[TRECHO FORNECIDO]
::::
Kylián, que foi diretor do
NDT de 1978 até 1999, marca a
cena da dança com coreografias
que sempre deixam extasiado
quem vê: pela qualidade do encadeamento dos movimentos,
pela capacidade de comunicação e pela construção cênica.
Em "27'52" (a duração da
coreografia), o lirismo dos encontros, a angústia da manipulação erótico-amorosa e a experiência do sofrimento batem e
rebatem a verdade de que "não
somos mais do que um ser humano", como diz um dos textos
falados ao longo da obra.
O cenário minimalista usa o
linóleo (piso especial para dança) tanto para recobrir o palco
de branco e preto como para
criar faixas que descem em varas, e ainda para enrolar ou cobrir os dançarinos. São três casais dramatizando a manipulação das mulheres e a tentativa
de escaparem, presas em si
mesmas e nos limites móveis
dos homens no palco, sutentadas pelo que em si resiste e ao
mesmo tempo se entrega.
Grande momento: o duo final,
em que o homem e a mulher, de
torso nu, enrolam-se num único corpo, riscando o palco em
metamorfoses infinitas.
A música dissonante de Dirk
Haubrich foi composta a partir
de dois temas de Mahler (1860-1911) e se vale ainda de textos
de autores como Baudelaire e
Dalai Lama.
Trabalho inédito de Rodovalho, "Sob a Pele" começa com
diverso solos, em que a dança
segue a melodia, e não propriamente o pulso da música; são
gestos lentos, cortantes, espaçados, densos. O movimento típico de Rodovalho (coreógrafo
do Quasar), com acentos que
reverberam por todo o corpo,
aqui estão mais controlados,
como se os desejos tivessem
que ser mantidos em segredo.
::::
Itens salvos
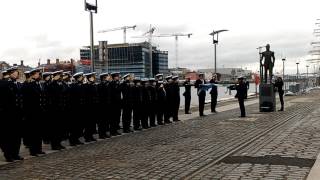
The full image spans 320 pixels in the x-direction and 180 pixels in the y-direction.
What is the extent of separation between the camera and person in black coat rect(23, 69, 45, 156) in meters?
11.8

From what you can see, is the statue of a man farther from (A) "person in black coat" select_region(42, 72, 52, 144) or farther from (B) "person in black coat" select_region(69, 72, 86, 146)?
(A) "person in black coat" select_region(42, 72, 52, 144)

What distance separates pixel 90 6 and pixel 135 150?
28.5 feet

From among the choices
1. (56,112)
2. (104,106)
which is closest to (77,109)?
(56,112)

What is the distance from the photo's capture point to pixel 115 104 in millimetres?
15664

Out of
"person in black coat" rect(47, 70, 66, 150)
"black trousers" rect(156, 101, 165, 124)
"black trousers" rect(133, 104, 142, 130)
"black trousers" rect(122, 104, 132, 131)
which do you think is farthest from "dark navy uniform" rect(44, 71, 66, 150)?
"black trousers" rect(156, 101, 165, 124)

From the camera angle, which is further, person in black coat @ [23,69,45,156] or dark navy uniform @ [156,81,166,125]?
dark navy uniform @ [156,81,166,125]

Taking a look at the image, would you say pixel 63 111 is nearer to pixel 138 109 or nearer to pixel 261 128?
pixel 138 109

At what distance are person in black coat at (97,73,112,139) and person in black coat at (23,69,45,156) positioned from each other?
113 inches

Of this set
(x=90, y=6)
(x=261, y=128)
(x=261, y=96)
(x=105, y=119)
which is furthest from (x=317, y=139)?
(x=261, y=96)

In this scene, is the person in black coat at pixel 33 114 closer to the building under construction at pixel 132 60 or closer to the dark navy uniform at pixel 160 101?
the dark navy uniform at pixel 160 101

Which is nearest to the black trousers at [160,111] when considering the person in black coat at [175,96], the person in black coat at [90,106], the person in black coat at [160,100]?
the person in black coat at [160,100]

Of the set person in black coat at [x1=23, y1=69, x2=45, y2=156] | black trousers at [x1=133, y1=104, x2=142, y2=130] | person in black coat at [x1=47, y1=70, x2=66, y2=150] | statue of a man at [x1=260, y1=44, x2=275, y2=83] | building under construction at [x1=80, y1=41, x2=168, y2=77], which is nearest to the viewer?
person in black coat at [x1=23, y1=69, x2=45, y2=156]

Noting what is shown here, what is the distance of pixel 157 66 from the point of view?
6372 centimetres

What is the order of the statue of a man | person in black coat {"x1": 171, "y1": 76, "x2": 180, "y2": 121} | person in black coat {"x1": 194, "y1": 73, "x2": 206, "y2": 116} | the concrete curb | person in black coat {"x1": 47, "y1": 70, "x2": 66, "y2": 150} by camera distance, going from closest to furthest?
the concrete curb, person in black coat {"x1": 47, "y1": 70, "x2": 66, "y2": 150}, person in black coat {"x1": 171, "y1": 76, "x2": 180, "y2": 121}, person in black coat {"x1": 194, "y1": 73, "x2": 206, "y2": 116}, the statue of a man
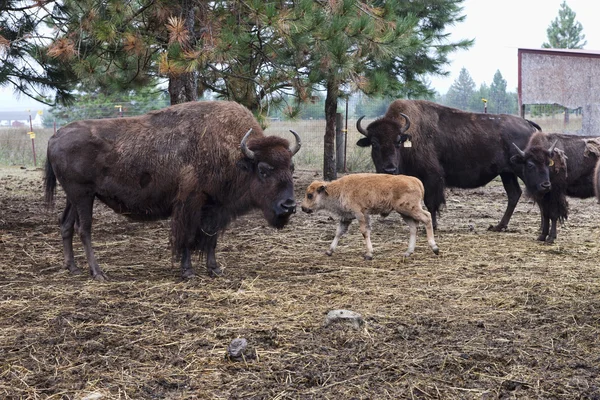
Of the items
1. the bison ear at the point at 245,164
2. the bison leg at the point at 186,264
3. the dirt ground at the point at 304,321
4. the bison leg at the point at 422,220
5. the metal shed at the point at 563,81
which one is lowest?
the dirt ground at the point at 304,321

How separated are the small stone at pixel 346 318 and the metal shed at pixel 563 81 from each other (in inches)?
577

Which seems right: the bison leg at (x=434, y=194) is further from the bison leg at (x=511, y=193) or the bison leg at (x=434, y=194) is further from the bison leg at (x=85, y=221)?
the bison leg at (x=85, y=221)

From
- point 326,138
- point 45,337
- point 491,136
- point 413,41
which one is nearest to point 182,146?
point 45,337

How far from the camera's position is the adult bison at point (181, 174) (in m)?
7.41

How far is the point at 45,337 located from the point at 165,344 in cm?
90

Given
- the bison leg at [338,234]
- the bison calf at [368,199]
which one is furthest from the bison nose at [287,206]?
the bison leg at [338,234]

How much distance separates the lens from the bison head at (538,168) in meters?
9.90

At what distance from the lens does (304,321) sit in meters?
5.57

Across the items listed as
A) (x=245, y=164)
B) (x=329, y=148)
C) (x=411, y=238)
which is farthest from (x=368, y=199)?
(x=329, y=148)

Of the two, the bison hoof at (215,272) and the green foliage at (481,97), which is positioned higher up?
the green foliage at (481,97)

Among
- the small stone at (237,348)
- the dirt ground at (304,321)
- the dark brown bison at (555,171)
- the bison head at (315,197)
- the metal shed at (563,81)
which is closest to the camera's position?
the dirt ground at (304,321)

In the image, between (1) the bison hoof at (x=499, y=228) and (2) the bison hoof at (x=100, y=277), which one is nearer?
(2) the bison hoof at (x=100, y=277)

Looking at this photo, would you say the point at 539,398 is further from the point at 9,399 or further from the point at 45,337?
the point at 45,337

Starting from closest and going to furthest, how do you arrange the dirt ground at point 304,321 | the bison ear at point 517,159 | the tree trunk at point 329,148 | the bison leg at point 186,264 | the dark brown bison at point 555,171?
the dirt ground at point 304,321 < the bison leg at point 186,264 < the dark brown bison at point 555,171 < the bison ear at point 517,159 < the tree trunk at point 329,148
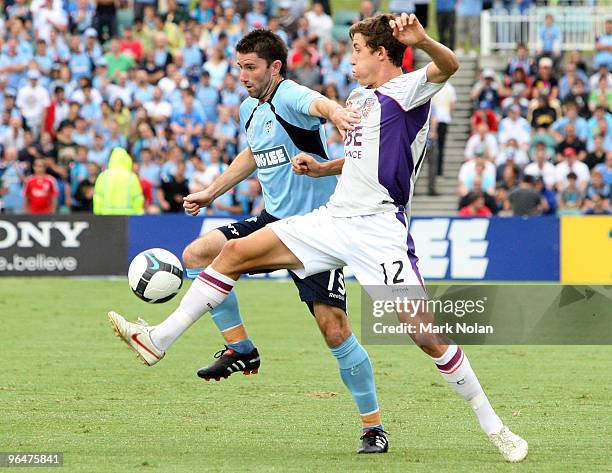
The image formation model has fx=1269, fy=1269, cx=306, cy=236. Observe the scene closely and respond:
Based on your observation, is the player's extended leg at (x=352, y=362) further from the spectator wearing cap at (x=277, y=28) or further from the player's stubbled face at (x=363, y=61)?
the spectator wearing cap at (x=277, y=28)

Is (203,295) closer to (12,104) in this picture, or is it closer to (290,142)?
(290,142)

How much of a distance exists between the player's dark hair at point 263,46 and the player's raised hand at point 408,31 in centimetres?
163

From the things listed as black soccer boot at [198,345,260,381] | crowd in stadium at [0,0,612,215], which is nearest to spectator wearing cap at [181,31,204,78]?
crowd in stadium at [0,0,612,215]

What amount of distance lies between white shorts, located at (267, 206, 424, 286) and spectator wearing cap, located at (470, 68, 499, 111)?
17499mm

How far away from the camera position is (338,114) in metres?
7.09

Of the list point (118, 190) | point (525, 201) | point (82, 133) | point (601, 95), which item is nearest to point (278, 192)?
point (118, 190)

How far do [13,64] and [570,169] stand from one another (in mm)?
10785

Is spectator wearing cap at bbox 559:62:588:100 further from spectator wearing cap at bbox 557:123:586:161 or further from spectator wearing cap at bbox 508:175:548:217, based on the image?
spectator wearing cap at bbox 508:175:548:217

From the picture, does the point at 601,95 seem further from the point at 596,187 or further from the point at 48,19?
the point at 48,19

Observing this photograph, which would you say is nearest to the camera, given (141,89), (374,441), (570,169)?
(374,441)

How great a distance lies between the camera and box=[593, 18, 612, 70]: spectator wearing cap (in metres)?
25.2

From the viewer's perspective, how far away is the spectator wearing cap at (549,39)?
26.0m

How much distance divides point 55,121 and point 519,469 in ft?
58.9

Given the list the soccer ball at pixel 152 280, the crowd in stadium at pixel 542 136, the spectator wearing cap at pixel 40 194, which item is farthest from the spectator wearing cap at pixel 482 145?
the soccer ball at pixel 152 280
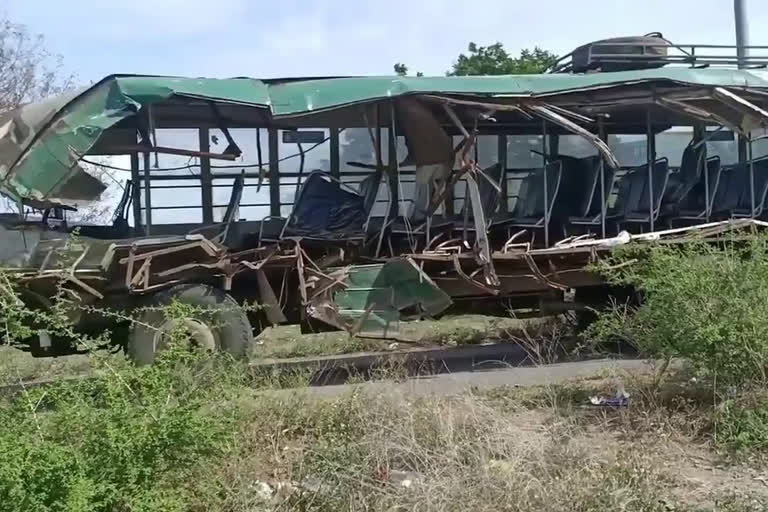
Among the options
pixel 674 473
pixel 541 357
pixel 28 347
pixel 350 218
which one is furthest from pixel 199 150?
pixel 674 473

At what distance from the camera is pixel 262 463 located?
5.23 meters

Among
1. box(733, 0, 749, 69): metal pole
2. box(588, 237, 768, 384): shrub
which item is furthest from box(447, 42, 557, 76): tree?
box(588, 237, 768, 384): shrub

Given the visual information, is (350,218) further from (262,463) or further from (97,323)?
(262,463)

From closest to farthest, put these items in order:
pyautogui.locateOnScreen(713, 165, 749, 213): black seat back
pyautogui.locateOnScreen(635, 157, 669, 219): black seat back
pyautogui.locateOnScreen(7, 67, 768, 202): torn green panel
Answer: pyautogui.locateOnScreen(7, 67, 768, 202): torn green panel < pyautogui.locateOnScreen(635, 157, 669, 219): black seat back < pyautogui.locateOnScreen(713, 165, 749, 213): black seat back

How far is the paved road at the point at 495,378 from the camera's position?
635 centimetres

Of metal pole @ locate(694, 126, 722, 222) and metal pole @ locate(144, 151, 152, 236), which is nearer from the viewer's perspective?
metal pole @ locate(144, 151, 152, 236)

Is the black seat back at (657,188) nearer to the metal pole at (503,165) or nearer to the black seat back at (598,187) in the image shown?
the black seat back at (598,187)

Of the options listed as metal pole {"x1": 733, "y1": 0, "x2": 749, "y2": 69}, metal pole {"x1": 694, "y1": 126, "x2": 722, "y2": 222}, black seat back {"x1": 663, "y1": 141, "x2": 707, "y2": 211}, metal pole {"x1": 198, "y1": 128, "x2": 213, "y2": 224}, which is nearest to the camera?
metal pole {"x1": 198, "y1": 128, "x2": 213, "y2": 224}

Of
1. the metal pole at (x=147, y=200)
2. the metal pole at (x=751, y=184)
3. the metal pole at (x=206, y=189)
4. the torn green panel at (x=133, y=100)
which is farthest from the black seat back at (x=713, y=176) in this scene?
the metal pole at (x=147, y=200)

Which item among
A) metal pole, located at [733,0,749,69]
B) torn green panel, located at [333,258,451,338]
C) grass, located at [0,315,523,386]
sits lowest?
grass, located at [0,315,523,386]

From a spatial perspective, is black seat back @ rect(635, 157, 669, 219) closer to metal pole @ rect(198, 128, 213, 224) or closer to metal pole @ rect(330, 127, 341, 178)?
metal pole @ rect(330, 127, 341, 178)

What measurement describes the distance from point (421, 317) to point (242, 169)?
7.45ft

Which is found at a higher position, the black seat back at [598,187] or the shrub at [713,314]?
the black seat back at [598,187]

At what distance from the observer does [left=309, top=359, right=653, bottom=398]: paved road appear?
6349mm
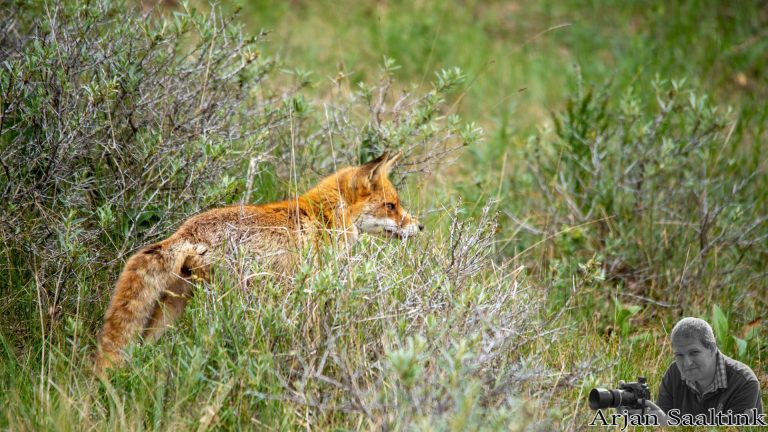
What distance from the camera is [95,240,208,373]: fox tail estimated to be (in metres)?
4.60

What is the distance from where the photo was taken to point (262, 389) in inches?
166

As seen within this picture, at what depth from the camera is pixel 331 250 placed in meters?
4.82

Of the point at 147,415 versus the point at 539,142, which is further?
the point at 539,142

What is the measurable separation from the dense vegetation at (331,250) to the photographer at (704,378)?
397 millimetres

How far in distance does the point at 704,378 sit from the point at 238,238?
2.87m

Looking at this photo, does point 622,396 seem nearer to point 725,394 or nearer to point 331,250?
point 725,394

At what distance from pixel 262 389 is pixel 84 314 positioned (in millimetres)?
1506

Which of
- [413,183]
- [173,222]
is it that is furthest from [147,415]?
[413,183]

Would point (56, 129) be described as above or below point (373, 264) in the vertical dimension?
above

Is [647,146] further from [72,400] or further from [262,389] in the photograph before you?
[72,400]

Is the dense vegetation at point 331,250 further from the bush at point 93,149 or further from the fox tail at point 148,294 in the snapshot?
the fox tail at point 148,294

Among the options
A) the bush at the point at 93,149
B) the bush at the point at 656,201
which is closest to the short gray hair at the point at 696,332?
the bush at the point at 656,201

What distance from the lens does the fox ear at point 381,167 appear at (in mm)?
6102

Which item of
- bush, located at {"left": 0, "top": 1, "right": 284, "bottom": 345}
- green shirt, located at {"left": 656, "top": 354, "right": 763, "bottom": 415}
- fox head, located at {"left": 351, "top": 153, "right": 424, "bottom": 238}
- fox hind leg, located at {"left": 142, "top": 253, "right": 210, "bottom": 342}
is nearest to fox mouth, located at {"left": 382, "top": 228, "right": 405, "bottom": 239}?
fox head, located at {"left": 351, "top": 153, "right": 424, "bottom": 238}
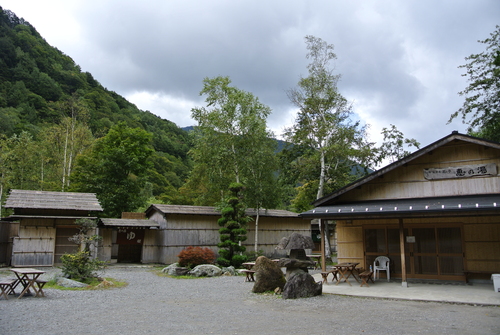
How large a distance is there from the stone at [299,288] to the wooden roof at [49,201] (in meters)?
13.0

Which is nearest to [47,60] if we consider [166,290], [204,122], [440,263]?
[204,122]

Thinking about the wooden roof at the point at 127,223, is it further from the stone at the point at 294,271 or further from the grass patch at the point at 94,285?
the stone at the point at 294,271

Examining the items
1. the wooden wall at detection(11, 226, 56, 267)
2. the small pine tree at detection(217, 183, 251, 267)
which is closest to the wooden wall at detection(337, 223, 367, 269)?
the small pine tree at detection(217, 183, 251, 267)

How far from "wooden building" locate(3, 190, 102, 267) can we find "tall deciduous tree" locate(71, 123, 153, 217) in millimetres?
8389

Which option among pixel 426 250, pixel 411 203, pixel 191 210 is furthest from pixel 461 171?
pixel 191 210

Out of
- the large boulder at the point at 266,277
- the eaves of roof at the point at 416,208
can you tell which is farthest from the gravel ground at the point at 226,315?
the eaves of roof at the point at 416,208

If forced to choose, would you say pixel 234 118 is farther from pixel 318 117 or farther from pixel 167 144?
pixel 167 144

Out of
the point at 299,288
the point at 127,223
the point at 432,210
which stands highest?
the point at 432,210

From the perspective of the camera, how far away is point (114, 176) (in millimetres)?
28766

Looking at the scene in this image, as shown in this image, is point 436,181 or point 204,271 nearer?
point 436,181

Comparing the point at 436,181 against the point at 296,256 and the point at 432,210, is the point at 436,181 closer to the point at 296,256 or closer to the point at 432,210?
the point at 432,210

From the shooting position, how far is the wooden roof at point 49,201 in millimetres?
17797

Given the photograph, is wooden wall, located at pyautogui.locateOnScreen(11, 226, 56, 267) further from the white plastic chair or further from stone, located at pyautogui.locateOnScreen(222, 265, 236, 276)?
the white plastic chair

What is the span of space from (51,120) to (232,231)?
3916 centimetres
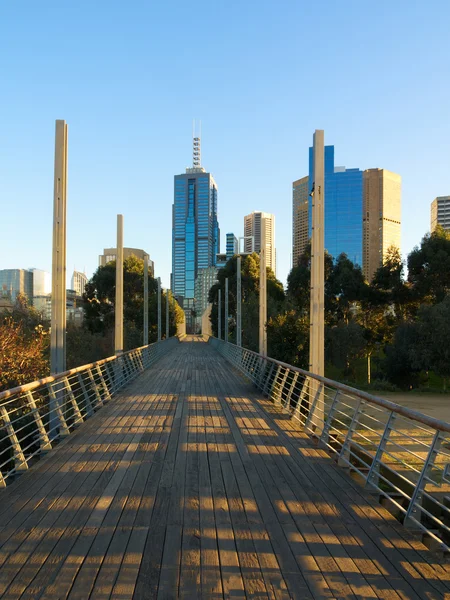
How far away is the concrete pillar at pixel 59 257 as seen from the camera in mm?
10562

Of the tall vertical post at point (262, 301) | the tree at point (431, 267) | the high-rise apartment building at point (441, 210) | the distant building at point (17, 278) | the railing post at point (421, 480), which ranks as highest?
the high-rise apartment building at point (441, 210)

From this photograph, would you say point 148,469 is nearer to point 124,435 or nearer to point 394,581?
point 124,435

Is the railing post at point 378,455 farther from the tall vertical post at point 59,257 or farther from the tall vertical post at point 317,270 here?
the tall vertical post at point 59,257

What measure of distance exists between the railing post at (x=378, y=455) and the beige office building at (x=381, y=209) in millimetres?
104269

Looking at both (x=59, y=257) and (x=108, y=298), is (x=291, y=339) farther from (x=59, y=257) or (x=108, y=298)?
(x=108, y=298)

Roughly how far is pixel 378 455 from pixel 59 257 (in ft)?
24.8

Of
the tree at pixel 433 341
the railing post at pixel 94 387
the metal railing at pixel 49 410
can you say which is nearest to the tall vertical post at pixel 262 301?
the metal railing at pixel 49 410

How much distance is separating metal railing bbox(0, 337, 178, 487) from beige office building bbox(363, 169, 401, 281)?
92.9m

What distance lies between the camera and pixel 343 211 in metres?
117

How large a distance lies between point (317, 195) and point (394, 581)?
7.73 metres

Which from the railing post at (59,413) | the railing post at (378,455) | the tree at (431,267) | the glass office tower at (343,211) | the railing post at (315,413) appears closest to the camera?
the railing post at (378,455)

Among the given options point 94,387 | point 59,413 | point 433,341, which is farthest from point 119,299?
point 433,341

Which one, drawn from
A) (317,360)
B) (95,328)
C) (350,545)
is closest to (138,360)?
(317,360)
::::
[TAREFA A REALIZAR] Troque "linóleo" por "vinil" ao reproduzir o trecho sobre dança entre "O cenário minimalista" e "tempo se entrega.", inclusive. Os itens não têm relação com o trecho.

[RESPOSTA DO EXERCÍCIO]
O cenário minimalista usa o
vinil (piso especial para dança) tanto para recobrir o palco
de branco e preto como para
criar faixas que descem em varas, e ainda para enrolar ou cobrir os dançarinos. São três casais dramatizando a manipulação das mulheres e a tentativa
de escaparem, presas em si
mesmas e nos limites móveis
dos homens no palco, sutentadas pelo que em si resiste e ao
mesmo tempo se entrega.